> PROBLEM DESCRIPTION: The expected result is an exact copy of the lines from the one holding "Link Party Palooza" to the last line of the material, with pictures removed and nothing added.

> DATASET CONTENT:
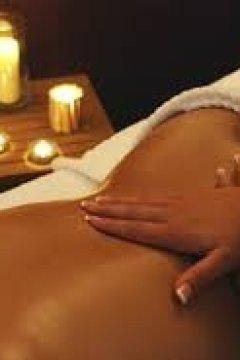 Relaxing Massage (Scottish Escort)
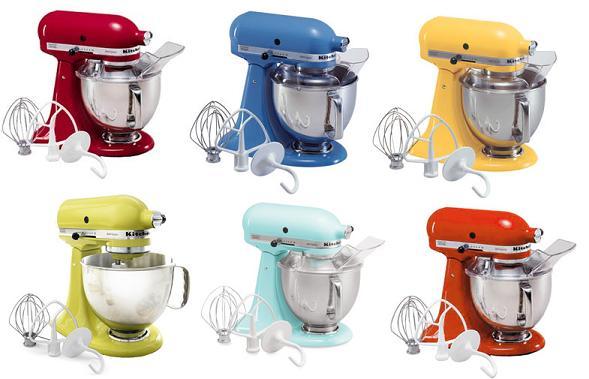 Link Party Palooza and Sassy Steals' KitchenAid Mixer Giveaway! ($349 Value!)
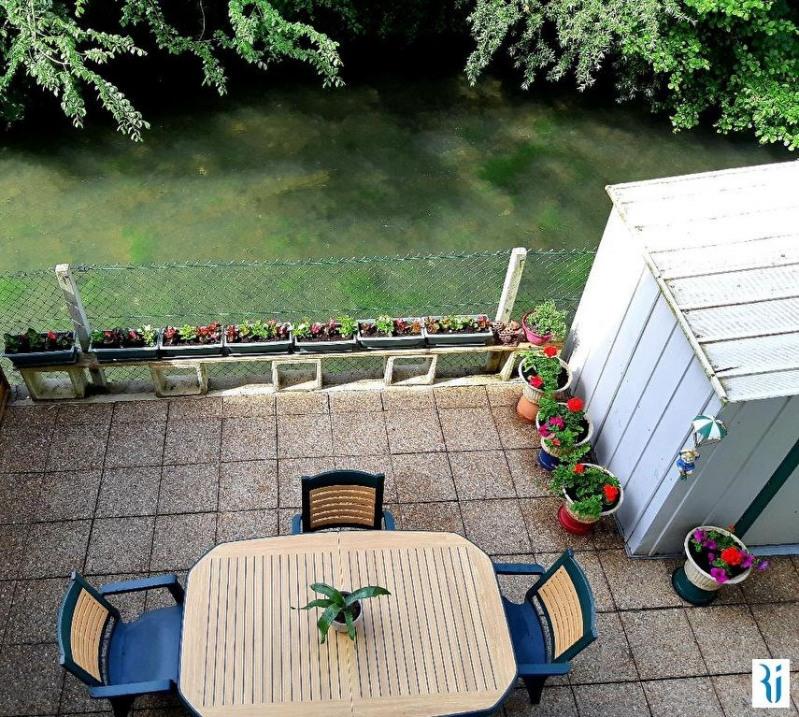 Sale apartment Le houlme 145700€ - Picture 1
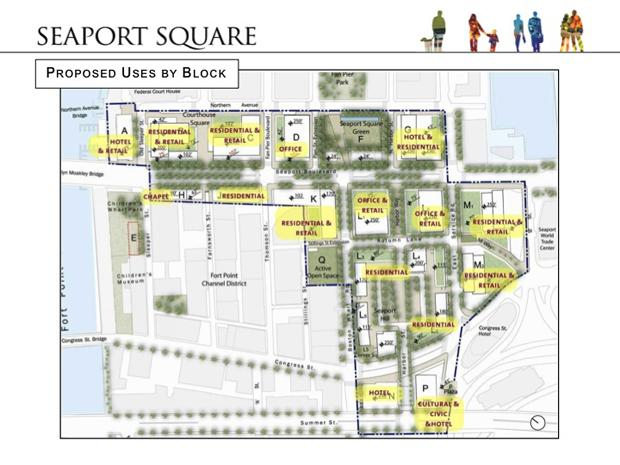 Skanska is set to buy L2, a one-acre lot in the Seaport District for construction of an office tower.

> ANSWER BOX:
 Link Party Palooza and Sassy Steals' KitchenAid Mixer Giveaway! ($349 Value!)
 Sale apartment Le houlme 145700€ - Picture 1
 Skanska is set to buy L2, a one-acre lot in the Seaport District for construction of an office tower.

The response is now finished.